Стоит кому-нибудь произнести имя А. А. Милна, как перед нашим внутренним взором встают Медвежонок, всегда готовый немножко подкрепиться или спеть очередную “ворчалку”, старый ослик Иа-Иа, очень любящий думать о Серьезных Вещах, Кристофер Робин, Джеймс Джеймс Моррисон Моррисон и многие-многие другие нежно любимые герои, и губы сами собой расплываются в улыбке. Однако мало кто из нас знает, что помимо четырех тоненьких детских книжек, принесших ему мировую известность, А. А. Милн написал множество эссе, пьес и романов, пользовавшихся огромным успехом в период между двумя войнами. Сам Милн был недоволен тем, что слава его детских книжек затмила все другие его произведения. Так уж нередко бывает с писателями – их оценка собственных произведений далеко не всегда совпадает с читательской. Не будем спорить с автором, а просто отметим, что некоторые из его “взрослых” произведений с удовольствием читаются – и переводятся на другие языки! – и по сей день. К их числу относится и роман “Двое” (1931), предлагаемый ниже вниманию читателей.

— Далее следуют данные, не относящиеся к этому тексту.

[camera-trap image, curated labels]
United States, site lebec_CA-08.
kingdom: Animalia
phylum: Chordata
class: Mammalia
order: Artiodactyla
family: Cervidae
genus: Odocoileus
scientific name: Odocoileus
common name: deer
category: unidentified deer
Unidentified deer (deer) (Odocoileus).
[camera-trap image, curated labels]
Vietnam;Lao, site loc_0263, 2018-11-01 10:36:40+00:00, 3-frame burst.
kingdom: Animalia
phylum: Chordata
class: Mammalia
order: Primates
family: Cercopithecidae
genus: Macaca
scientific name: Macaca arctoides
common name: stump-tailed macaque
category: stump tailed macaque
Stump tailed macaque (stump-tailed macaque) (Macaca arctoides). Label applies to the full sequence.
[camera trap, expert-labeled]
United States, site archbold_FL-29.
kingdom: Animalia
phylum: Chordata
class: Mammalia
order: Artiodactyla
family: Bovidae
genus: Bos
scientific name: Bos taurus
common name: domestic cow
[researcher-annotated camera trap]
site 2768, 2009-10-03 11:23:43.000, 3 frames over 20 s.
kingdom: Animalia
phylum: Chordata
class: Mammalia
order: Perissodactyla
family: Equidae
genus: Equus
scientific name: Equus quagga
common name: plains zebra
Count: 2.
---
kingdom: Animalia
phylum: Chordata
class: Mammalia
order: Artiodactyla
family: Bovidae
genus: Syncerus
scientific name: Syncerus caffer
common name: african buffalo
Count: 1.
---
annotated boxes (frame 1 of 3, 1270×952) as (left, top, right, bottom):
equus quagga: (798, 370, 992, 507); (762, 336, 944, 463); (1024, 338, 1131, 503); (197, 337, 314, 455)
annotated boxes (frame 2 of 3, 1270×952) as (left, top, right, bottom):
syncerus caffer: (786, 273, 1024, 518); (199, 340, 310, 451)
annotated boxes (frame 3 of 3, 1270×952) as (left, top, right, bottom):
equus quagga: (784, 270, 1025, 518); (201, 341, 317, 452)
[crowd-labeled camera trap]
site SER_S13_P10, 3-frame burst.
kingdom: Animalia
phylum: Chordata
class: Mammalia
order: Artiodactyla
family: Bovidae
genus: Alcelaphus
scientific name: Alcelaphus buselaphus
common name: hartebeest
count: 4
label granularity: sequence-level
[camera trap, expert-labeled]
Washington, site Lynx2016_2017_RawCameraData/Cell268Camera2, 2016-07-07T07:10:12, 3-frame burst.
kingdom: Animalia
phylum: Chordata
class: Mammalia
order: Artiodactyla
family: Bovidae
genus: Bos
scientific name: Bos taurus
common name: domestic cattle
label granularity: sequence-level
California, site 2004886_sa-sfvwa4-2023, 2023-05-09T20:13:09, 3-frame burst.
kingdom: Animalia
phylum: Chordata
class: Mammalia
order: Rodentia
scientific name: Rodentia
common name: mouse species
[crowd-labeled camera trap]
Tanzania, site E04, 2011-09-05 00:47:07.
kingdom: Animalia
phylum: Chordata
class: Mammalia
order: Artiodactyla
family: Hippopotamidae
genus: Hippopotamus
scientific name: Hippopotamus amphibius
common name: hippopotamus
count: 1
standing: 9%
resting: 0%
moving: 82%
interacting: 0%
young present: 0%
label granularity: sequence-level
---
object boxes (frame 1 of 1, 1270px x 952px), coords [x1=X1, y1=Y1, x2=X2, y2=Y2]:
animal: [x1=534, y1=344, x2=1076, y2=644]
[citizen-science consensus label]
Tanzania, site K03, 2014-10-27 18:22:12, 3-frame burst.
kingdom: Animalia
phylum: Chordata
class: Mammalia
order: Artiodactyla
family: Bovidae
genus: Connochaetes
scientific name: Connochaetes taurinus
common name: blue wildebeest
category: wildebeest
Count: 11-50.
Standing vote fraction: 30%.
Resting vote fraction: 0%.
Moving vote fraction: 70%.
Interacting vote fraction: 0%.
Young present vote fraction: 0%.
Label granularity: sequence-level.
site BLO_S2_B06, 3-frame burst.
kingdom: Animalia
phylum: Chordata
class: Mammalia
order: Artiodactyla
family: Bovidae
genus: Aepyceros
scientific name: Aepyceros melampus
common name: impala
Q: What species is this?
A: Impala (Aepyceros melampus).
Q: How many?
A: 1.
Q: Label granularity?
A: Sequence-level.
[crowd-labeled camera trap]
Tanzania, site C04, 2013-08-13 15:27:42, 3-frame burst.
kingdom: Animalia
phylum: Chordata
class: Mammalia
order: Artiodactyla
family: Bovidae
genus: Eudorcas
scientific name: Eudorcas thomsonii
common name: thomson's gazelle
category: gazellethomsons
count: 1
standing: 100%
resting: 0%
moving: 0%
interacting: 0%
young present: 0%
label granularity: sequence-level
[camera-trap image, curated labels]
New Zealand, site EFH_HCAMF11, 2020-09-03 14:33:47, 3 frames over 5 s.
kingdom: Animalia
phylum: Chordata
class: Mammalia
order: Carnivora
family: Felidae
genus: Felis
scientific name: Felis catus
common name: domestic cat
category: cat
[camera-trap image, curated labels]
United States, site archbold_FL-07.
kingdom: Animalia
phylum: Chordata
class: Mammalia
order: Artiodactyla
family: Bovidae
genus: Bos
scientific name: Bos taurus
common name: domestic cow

Скажем прямо, роман Милна принадлежит к жанру, решительно непопулярному у нас в пресловутое старое время. Радетели чистоты отечественной идеологии, отдавая решительное предпочтение пафосу и разоблачению, относились с предубеждением к легким юмористическим жанрам. В результате лишь очень немногим из “легкомысленных” авторов удалось прорваться к советским читателям сквозь мощные идеологические заслоны, воздвигаемые на их пути. Таким исключением был, например, Джером К. Джером, едва ли не единственный представитель блестящей плеяды английских юмористов, печатавшийся у нас. Конечно, бывали порой неожиданные прорывы, которые тем более и ценились, что были совершенно непредсказуемы Таким исключением была психологическая комедия Дж. М. Барри “То, что знает каждая женщина” в ленинградском Театре имени В. Ф. Комиссаржевской (сезоны 1956-1958 гг.), главную роль в которой исполняла замечательная актриса М. И. Бабанова. Собственно, только благодаря ей пьеса и была поставлена. Барри у нас был совсем неизвестен – его детская повесть “Питер Пэн и Венди” вышла лишь в 1969 г., после долгой борьбы, решающую поддержку в которой мне оказал К. И. Чуковский. А ведь Барри, подобно Милну, был автором многочисленных комедий, с успехом идущих на английской сцене. Кстати, именно Барри, большой поклонник таланта Милна, помог ему в его первых шагах на литературном и драматургическом поприще.